• _Short exercise_
Reproduce the listing below verbatim, starting at the line that contains "Inspecting this scene" and ending after the line that contains "Answer: the green". Output only those lines.

### Data for processing ###

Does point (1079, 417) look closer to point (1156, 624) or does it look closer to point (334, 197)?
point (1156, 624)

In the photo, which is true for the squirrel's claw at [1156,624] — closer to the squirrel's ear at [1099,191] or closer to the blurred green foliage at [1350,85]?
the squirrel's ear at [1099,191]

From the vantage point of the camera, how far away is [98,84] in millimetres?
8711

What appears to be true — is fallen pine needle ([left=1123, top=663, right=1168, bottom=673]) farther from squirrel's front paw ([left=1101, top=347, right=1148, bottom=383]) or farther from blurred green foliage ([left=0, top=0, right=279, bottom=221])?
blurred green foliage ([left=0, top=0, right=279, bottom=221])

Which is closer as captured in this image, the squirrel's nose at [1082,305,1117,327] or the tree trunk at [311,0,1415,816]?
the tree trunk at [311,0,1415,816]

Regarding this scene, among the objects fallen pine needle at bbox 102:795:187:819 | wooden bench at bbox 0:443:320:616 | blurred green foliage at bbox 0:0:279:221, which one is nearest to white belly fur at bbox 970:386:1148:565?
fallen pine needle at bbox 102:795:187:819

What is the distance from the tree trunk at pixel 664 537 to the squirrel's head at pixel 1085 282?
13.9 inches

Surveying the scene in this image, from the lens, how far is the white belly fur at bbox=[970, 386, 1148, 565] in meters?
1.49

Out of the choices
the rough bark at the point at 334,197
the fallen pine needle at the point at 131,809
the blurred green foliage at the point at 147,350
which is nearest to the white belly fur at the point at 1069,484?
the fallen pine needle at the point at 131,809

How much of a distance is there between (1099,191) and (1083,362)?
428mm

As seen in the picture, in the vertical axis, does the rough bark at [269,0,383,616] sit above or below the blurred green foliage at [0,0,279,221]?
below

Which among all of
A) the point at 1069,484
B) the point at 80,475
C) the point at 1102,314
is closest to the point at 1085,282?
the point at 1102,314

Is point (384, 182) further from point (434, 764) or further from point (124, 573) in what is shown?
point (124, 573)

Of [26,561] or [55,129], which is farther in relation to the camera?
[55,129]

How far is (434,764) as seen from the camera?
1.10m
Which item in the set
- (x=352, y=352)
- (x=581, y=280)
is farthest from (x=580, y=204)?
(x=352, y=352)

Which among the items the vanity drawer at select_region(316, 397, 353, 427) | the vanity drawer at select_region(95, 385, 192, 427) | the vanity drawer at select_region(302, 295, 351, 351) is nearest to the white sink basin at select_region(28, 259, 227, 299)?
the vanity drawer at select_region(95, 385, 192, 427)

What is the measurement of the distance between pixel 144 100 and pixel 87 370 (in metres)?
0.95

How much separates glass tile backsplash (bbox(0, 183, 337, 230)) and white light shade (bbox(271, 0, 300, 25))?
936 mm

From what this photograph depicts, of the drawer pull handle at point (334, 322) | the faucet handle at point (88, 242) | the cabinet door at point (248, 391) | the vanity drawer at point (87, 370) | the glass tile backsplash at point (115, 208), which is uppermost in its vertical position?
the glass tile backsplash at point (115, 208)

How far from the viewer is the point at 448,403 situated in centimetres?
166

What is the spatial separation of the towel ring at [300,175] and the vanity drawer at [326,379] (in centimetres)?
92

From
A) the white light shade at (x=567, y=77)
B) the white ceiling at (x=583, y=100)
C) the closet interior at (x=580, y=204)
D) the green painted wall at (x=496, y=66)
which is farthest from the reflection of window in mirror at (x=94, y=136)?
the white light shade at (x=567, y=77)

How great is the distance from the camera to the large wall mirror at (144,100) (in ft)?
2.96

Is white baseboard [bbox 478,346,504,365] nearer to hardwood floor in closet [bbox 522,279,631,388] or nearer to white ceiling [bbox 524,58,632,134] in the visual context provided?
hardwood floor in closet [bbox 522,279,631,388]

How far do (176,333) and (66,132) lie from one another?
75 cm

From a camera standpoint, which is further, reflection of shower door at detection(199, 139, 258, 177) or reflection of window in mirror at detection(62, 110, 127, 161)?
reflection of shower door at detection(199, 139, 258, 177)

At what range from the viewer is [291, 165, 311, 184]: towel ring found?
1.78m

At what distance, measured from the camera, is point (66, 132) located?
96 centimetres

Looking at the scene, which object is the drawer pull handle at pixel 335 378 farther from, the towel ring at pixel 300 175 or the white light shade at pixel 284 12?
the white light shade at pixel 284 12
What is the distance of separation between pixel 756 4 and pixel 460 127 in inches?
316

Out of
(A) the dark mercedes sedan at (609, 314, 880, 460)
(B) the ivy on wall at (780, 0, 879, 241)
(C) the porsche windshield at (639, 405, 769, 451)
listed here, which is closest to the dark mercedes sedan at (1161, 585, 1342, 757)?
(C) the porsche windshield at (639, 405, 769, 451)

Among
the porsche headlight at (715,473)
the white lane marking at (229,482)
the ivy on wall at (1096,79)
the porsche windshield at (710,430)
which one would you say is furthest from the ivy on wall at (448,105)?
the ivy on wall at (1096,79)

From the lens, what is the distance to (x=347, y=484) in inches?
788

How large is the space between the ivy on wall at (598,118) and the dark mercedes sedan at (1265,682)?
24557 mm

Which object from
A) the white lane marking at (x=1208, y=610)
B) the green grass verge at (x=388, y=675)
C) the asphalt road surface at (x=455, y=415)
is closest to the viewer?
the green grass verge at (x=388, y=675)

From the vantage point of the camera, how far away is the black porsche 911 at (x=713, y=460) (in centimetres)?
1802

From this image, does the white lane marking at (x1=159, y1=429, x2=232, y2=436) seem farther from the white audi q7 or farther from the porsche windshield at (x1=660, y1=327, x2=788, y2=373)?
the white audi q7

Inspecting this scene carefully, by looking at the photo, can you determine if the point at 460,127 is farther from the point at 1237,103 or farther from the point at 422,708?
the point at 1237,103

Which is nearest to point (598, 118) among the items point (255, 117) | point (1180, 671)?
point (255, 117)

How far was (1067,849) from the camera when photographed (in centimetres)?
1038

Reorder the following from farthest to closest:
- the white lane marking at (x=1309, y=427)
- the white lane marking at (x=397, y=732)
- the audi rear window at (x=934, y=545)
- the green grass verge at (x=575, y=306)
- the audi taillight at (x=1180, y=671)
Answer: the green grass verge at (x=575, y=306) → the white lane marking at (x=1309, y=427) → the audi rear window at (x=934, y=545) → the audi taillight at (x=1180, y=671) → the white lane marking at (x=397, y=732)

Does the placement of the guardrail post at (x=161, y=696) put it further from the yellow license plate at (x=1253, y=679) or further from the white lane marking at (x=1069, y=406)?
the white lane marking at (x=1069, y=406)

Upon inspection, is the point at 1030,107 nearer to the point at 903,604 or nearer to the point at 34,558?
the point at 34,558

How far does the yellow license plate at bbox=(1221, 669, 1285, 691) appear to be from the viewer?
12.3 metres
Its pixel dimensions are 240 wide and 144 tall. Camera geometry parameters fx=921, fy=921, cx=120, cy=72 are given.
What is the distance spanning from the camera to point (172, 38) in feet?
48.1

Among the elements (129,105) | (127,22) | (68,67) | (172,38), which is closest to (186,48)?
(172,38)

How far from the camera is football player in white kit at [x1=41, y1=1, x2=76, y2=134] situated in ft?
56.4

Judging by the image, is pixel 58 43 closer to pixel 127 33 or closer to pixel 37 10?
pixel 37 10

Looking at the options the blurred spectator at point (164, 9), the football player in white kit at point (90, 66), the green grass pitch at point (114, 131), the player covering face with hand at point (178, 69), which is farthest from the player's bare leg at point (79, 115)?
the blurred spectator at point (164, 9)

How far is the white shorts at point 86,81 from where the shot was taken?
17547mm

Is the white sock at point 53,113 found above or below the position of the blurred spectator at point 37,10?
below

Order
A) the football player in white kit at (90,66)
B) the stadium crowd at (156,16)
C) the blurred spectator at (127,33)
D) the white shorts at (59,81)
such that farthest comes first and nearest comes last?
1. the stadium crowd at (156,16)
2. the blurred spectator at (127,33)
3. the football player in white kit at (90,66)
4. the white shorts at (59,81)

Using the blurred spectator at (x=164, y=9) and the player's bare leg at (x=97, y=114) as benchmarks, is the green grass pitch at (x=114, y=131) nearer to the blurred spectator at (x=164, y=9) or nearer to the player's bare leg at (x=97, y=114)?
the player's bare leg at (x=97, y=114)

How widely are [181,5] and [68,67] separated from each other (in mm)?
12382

###

• _Exercise answer_
Inspecting this scene carefully, by looking at the photo, can you determine if the point at 460,127 is farther from the point at 1237,103 or farther from the point at 422,708?
the point at 1237,103

Which is nearest to point (598, 118) among the items point (255, 117) | point (1180, 671)?
point (255, 117)

How far was (1067,849) from the camera when photographed (in centimetres)?
1038

Reorder the following from farthest to closest:
- the white lane marking at (x=1309, y=427)
- the white lane marking at (x=397, y=732)
- the audi rear window at (x=934, y=545)
- the green grass verge at (x=575, y=306)
- the audi taillight at (x=1180, y=671)
Answer: the green grass verge at (x=575, y=306) → the white lane marking at (x=1309, y=427) → the audi rear window at (x=934, y=545) → the audi taillight at (x=1180, y=671) → the white lane marking at (x=397, y=732)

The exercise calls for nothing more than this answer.